- [TEKS BACAAN]
§ §

Ashabul Furudh: Ahli Waris dengan Bagian Tetap dalam Islam
TATSQIF ONLINE – Hukum waris Islam merupakan salah satu cabang ilmu fikih yang memiliki aturan yang jelas dan terperinci. Dalam pembagian warisan, Islam menetapkan kategori ahli waris dengan bagian yang sudah ditentukan secara pasti, yang dikenal dengan istilah Ashabul Furudh.
Memahami Ashabul Furudh sangat penting agar pembagian warisan sesuai dengan syariat dan terhindar dari perselisihan. Al-Qur’an dan hadis telah mengatur bagian warisan secara eksplisit, menjadikannya sebagai pedoman utama dalam hukum waris Islam. Oleh karena itu, kajian ini akan mengupas secara mendalam konsep Ashabul Furudh, beserta dalil-dalil dan penerapannya dalam pembagian warisan.

§ §

- [TUJUAN ANDA]
Jawablah pertanyaan berikut berdasarkan teks bacaan tentang Ashabul Furudh di atas.
(a) Istilah apa yang dipakai untuk kategori ahli waris dengan bagian yang sudah ditentukan secara pasti?
(b) Menurut teks, apa dua hal yang diperoleh jika Ashabul Furudh dipahami dengan baik?
(c) Sumber apa saja yang telah mengatur bagian warisan secara eksplisit?

§ §

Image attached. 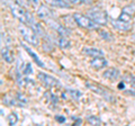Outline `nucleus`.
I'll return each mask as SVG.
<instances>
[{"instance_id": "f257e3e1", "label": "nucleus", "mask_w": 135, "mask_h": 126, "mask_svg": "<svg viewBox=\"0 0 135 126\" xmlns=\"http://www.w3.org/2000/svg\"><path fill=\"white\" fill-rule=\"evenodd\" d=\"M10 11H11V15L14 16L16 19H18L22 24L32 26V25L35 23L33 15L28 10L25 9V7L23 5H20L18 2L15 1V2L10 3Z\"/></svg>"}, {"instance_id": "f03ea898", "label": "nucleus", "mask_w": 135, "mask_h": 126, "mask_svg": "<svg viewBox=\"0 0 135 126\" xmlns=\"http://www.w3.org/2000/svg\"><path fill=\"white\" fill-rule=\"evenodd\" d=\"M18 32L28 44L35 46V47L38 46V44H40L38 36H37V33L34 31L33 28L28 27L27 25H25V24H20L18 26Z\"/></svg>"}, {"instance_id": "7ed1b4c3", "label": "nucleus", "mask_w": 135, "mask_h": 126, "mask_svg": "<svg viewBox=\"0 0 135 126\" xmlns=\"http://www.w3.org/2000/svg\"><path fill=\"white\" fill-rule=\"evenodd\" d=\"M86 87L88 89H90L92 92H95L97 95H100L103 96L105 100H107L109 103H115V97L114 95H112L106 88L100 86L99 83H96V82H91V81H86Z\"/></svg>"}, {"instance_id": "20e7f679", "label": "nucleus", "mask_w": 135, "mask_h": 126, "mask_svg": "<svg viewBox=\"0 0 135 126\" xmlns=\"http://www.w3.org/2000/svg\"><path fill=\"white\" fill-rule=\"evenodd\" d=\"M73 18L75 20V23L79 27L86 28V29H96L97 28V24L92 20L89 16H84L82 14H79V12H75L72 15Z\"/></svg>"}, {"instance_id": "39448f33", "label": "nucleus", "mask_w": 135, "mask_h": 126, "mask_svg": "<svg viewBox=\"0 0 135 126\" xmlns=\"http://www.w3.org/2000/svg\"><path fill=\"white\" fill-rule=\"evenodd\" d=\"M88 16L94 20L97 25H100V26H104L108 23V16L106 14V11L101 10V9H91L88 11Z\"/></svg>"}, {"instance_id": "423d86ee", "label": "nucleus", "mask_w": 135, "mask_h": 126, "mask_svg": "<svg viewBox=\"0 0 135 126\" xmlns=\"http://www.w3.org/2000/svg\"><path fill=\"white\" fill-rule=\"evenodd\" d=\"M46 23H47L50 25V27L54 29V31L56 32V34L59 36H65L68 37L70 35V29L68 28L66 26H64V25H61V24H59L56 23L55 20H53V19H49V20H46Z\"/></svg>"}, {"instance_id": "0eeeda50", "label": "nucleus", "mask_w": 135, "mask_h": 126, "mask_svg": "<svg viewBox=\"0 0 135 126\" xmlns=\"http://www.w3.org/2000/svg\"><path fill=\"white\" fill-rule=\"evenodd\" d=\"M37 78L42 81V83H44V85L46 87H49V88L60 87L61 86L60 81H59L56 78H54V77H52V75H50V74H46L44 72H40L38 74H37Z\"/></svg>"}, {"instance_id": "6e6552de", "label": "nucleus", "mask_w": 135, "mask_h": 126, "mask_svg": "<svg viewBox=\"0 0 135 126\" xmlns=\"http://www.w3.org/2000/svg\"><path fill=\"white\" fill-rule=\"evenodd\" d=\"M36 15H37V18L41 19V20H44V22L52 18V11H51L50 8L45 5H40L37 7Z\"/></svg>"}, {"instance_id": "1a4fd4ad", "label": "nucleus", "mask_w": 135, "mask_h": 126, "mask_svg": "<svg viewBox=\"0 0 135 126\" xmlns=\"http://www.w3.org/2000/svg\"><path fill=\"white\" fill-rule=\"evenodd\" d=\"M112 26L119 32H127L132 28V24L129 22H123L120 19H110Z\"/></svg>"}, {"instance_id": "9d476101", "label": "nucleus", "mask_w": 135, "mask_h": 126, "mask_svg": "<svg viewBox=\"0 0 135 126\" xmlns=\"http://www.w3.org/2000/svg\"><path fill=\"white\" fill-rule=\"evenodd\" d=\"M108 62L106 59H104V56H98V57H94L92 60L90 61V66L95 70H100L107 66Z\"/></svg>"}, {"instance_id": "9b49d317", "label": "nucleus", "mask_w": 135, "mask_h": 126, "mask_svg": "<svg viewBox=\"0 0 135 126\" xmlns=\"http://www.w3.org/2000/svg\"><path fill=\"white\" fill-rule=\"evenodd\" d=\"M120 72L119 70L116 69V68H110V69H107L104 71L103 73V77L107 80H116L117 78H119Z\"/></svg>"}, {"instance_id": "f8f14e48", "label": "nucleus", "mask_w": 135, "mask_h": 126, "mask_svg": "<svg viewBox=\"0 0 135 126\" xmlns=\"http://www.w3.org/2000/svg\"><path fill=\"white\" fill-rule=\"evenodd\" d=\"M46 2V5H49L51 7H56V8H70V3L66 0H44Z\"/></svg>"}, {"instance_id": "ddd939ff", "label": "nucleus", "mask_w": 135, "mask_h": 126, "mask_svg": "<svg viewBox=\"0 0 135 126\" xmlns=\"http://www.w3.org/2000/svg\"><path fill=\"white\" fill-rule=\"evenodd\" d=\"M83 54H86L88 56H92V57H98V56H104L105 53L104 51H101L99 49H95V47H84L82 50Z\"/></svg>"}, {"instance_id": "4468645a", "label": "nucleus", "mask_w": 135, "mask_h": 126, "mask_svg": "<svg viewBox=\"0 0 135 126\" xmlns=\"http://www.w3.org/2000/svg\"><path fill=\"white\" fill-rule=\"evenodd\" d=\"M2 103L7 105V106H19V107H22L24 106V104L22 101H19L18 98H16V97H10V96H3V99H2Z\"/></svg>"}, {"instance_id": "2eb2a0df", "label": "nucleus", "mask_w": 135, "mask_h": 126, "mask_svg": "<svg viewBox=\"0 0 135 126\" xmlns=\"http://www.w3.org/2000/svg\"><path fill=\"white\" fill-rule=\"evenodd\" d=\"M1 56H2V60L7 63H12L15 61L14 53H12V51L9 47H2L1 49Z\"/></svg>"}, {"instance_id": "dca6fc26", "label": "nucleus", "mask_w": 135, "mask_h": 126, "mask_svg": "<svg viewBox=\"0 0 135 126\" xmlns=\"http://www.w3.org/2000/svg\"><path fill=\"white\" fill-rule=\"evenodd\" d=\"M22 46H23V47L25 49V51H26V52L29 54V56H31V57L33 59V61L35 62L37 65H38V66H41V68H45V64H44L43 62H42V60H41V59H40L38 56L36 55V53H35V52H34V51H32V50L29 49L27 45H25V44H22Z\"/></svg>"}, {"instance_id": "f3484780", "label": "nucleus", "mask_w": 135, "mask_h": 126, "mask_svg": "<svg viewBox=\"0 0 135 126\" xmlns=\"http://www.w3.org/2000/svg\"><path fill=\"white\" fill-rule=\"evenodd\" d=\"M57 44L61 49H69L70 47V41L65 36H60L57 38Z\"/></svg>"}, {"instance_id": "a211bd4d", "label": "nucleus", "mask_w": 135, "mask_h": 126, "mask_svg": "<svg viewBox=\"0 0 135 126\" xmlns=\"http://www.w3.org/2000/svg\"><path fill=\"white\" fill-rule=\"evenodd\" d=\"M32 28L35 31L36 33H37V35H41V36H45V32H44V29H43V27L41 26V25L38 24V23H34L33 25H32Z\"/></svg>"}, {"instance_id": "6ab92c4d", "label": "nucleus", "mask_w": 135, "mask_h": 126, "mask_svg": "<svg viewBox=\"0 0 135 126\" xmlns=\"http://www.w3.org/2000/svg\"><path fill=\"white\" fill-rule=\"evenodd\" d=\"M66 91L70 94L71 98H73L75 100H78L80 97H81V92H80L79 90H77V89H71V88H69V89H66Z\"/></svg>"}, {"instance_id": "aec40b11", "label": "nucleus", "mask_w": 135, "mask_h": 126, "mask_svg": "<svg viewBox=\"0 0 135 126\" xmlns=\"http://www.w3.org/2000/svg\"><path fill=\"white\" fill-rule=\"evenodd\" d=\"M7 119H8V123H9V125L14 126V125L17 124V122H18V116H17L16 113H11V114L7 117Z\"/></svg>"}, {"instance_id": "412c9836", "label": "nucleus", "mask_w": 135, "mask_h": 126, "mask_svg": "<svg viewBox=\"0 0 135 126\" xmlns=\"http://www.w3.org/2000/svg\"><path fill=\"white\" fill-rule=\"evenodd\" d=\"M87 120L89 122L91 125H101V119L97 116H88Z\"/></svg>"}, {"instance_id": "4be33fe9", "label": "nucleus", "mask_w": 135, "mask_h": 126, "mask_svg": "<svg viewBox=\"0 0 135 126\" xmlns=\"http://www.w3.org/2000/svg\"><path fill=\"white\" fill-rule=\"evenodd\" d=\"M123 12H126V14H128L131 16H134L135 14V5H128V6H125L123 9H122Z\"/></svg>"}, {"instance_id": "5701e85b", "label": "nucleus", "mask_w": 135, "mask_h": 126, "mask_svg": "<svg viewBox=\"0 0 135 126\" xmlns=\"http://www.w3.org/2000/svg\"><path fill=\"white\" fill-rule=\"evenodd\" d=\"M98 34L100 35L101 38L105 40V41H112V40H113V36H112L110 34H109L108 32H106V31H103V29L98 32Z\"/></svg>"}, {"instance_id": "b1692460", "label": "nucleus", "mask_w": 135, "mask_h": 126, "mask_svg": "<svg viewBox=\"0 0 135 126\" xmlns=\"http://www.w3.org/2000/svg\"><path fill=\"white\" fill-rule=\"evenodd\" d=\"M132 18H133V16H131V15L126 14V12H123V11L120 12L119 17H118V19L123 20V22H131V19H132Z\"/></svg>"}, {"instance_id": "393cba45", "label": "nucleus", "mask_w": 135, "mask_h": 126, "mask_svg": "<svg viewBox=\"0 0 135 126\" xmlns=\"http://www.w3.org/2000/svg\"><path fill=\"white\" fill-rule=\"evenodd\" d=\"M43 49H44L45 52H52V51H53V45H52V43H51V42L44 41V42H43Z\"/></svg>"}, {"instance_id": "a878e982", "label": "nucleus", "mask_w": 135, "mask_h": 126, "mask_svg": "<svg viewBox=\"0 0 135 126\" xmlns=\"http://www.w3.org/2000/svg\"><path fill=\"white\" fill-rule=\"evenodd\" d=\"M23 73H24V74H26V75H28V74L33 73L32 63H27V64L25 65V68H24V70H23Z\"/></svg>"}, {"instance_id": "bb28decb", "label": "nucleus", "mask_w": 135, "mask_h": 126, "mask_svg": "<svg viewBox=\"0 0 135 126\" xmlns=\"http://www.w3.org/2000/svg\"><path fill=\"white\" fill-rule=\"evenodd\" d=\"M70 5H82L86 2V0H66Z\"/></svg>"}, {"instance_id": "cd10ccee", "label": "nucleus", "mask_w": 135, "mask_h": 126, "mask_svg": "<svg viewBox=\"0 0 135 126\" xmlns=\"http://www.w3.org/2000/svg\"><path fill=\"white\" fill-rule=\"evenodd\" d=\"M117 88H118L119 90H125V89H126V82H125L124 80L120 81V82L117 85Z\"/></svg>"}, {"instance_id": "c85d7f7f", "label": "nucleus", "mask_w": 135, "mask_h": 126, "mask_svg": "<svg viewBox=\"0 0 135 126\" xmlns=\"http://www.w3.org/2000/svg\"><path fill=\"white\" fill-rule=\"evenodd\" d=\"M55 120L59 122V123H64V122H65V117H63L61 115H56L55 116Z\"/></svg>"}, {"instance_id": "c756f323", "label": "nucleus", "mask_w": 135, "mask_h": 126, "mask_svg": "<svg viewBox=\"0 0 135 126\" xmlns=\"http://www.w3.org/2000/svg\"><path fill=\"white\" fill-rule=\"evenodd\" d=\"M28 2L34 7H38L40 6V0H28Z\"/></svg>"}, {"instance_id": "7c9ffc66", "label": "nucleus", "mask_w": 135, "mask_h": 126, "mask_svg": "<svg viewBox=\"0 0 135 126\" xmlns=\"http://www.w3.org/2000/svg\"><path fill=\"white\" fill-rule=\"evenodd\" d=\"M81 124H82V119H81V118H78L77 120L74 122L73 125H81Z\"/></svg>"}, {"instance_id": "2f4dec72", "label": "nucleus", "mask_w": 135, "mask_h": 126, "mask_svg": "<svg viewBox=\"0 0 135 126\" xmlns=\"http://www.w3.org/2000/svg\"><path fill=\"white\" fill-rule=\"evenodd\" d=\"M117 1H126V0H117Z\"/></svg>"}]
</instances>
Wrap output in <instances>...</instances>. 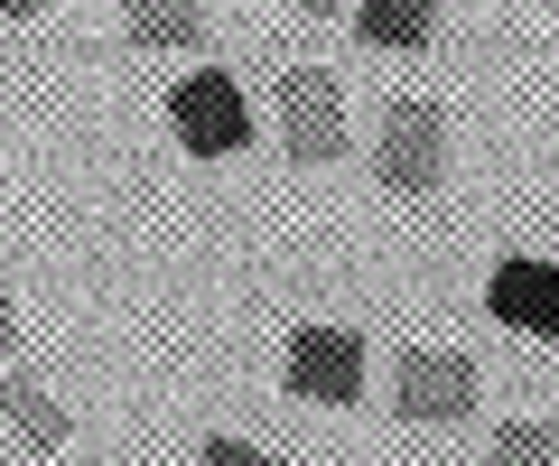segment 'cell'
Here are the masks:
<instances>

§ §

- [JAWABAN LENGKAP]
(a) Ashabul Furudh.
(b) Pembagian warisan sesuai dengan syariat dan terhindar dari perselisihan.
(c) Al-Qur’an dan hadis.